I understand how journalists have this bee in their bonnets about being "objective" and "balanced" and not making judgments, but sometimes their linguistic attempts to be impartial actually have the opposite effect.
While I was driving today, I heard the BBC news talk more than once about Hamas, which Israel considers a terrorist organization (or some words very close to that). Now, look: Hamas IS a terrorist organization. They not only admit to many suicide bombings of buses, restaurants, and other purely civilian targets, they take pride in them.
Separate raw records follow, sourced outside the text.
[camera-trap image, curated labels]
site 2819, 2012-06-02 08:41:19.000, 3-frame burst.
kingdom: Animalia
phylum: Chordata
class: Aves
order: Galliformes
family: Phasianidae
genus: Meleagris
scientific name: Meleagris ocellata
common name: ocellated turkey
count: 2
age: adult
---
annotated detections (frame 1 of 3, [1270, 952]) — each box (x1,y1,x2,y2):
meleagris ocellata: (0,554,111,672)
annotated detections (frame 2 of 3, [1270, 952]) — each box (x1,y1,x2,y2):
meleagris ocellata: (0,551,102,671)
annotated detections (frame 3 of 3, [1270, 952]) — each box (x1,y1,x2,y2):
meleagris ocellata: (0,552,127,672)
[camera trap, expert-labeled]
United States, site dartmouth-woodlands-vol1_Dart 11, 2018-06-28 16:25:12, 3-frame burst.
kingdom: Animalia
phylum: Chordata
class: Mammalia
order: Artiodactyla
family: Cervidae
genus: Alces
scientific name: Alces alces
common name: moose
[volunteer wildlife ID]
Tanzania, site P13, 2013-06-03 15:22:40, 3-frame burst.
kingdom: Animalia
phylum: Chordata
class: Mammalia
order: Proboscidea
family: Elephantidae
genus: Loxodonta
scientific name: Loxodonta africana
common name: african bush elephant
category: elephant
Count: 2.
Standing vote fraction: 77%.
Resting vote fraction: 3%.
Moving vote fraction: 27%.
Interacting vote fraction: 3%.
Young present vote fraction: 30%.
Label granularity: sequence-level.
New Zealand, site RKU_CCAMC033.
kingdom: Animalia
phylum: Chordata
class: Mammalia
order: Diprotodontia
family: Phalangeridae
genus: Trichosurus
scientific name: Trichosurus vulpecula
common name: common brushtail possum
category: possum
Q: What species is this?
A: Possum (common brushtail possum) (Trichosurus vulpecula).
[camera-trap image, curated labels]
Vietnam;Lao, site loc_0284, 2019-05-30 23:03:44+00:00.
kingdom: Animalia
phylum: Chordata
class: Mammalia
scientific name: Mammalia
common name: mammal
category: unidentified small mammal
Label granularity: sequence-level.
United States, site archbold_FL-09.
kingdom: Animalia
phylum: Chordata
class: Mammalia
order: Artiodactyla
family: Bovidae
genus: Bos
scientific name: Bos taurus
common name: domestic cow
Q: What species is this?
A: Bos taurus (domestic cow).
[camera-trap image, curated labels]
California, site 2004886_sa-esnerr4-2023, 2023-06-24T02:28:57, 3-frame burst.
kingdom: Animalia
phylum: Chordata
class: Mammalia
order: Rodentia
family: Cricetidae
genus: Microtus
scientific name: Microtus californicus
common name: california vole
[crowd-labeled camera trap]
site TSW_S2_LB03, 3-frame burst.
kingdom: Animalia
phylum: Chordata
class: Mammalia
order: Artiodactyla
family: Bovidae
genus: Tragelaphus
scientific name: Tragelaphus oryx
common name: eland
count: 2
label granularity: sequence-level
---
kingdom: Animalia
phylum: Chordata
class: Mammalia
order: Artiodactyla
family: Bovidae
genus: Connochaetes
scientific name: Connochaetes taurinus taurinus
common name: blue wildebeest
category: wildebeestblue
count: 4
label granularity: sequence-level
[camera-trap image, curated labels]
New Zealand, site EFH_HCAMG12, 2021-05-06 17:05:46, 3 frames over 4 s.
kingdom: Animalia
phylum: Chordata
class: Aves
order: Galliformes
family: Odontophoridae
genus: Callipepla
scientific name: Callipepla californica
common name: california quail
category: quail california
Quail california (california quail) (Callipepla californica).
When you misapply your desire to be seen as fair by qualifying Hamas' terrorist status as just Israel's opinion, you sound much more biased, not to mention less factually accurate, than if you said the terrorist organization Hamas . Perhaps that's not a lawyerly interpretation of things -- it is certainly true that Israel considers Hamas a terrorist organization -- but to a normal person, going out of your way to specify that it's Israel's opinion implies that you think it would be inappropriate to say that it was a fact; and if a news organization is reluctant to say that something is a fact, that should mean that they have doubts as to whether it is a fact.
I have great respect for the BBC, but my respect for them isn't infinite, and it is diminished when they insist on giving those who take public pride in their villainy the benefit of the doubt that should be reserved for cases where the facts are actually in doubt. I don't think they are actually trying to be sympathetic to Hamas -- but it sure sounds like it.